Tentu kita tahu akhir ceritanya kan, Cathy? Akhirnya saya bisa mendapatkan kamu. Tidak gampang. Susah sekali malah. Apalagi saya harus menyusun strategi agar tidak seperti penghancur hubunganmu dengan mantan tunanganmu itu. And i won the battle. Hahahaha. Ini saja sudah membuktikan bahwa mantan tunanganmu itu tak pantas menjadi pendamping hidupmu. Kalau memang dia lelaki tulen, harusnya ia juga berusaha mempertahankanmu kan?

kreeeeeeeekkkk……

Aku menoleh ke arah pintu. Seorang perempuan paruh baya muncul dari luar ruangan. Ternyata itu ibumu. Ibumu cantik sekali. Mirip sepertimu. Aku jadi ingat bagaimana usahaku untuk mendapatkan hati ibumu. Beliau adalah satu-satunya orang yang menentang hubungan kita. Apalagi ibumu kadung simpatik dengan mantan tunanganmu itu. Tapi sepeti yang aku bilang, aku selalu bisa mendapatkan yang aku inginkan. Perihal meluluhkan hati ibumu sih kecil. Hahahhaha.

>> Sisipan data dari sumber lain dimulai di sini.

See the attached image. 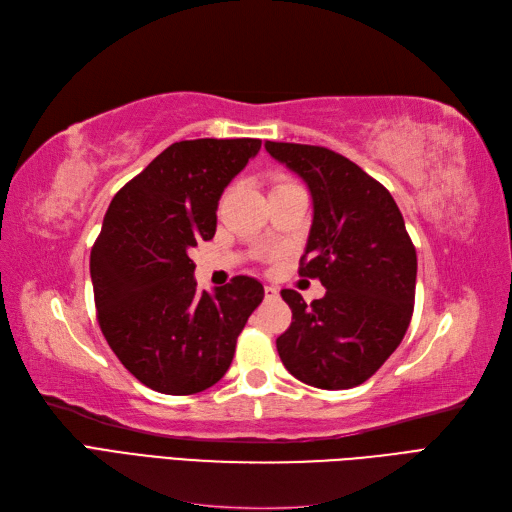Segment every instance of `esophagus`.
Here are the masks:
<instances>
[{
	"label": "esophagus",
	"instance_id": "obj_1",
	"mask_svg": "<svg viewBox=\"0 0 512 512\" xmlns=\"http://www.w3.org/2000/svg\"><path fill=\"white\" fill-rule=\"evenodd\" d=\"M265 297H267V299H277V297H280V290H277V288L271 286V284H267V286H265Z\"/></svg>",
	"mask_w": 512,
	"mask_h": 512
}]
</instances>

Ibumu berjalan medekatiku. Nafasnya memburu. Jalannya tergesa-gesa. Begitu sampai di hadapanku, ibumu langsung memelukku erat.

“Ada apa bu?” tiba-tiba perasaanku tak enak.

“…”

“…”

“Nak….Nak…Catherine dan ayahnya mengalami kecelakaan…kedua nyawanya tak tertolong lagi…” ujar ibumu sambil terisak.

Kemudian semua mendadak oleng. gelap. dan aku tak sadarkan diri.